Jones Lang LaSalle (JLL) has claimed that Dubai's real estate sector
is set to witness some stability in capital values over the coming 12 months. The firm noted that Abu Dhabi will see highest value declines over the period.
"While Dubai is already passed the supply peak, Abu Dhabi is still approaching the peak of the supply cycle. Thus, Abu Dhabi rents and sale prices are expected to continue to decline in the coming year," JLL said in its 2011 Middle East and North Africa (Mena) Real Estate Investor Sentiment survey.
According to the survey, more established residential and commercial areas have experienced price stabilisation and, in select cases, increases.
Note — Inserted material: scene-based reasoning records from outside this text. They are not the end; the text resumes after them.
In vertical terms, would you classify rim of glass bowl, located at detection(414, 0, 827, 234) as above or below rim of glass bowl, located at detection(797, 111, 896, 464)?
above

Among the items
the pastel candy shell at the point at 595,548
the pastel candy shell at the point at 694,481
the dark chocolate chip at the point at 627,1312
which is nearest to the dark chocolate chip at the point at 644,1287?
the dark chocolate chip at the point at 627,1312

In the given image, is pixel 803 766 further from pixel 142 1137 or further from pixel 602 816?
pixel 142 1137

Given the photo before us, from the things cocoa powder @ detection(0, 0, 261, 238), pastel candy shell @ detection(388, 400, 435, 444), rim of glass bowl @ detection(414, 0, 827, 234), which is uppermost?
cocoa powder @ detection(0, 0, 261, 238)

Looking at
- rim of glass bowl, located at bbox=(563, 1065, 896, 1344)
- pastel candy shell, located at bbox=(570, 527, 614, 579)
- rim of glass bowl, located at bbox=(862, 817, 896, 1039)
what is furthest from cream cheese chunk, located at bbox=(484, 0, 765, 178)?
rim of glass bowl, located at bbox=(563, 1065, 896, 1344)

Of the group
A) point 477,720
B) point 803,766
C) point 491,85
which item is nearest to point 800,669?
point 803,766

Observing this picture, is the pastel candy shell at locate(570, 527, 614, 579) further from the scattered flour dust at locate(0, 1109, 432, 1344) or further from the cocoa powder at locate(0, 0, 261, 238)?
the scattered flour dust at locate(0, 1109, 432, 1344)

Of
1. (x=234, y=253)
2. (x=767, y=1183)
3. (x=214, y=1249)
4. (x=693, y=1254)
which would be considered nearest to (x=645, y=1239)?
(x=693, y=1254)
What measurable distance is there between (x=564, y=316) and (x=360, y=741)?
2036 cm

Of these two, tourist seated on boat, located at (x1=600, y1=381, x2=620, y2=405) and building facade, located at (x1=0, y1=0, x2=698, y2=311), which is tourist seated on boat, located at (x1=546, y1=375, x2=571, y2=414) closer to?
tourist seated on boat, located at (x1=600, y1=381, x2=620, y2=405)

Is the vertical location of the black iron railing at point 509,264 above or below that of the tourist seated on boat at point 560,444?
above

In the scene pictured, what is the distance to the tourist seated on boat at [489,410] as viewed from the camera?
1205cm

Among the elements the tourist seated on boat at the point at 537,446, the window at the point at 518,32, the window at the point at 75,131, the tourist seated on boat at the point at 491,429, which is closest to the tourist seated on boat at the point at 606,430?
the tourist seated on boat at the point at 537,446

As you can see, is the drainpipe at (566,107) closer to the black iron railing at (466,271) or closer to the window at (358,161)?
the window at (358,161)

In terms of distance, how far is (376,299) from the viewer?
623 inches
Areas such as Palm Jumeirah, Dubai Marina and prime office locations like Dubai International Financial Centre and Emaar Square have performed best while less developed areas with limited infrastructure continue to suffer.
Meanwhile, investment in the region is also expected to rise, with around 75 per cent of respondents planning to increase their level of investment in the Mena real estate market over the next 12 months.
Respondents aim to invest up to USD 6 billion in the real estate market over the next year. JLL warned that this may be inflated because many funds may be trying to tap the same capital sources.
Some 74 per cent of investors added that they had the funding in place to finance their plans for the next 12 months, with the remaining 26 per cent planning to use a combination of debt financing and syndicated equity
to raise the required capital.
The office sector was found to be the one driving demand, with investor interest more focussed on completed and operational properties backed by long-term secure income streams. Mena-based investors also expressed interested in the residential sector, JLL added.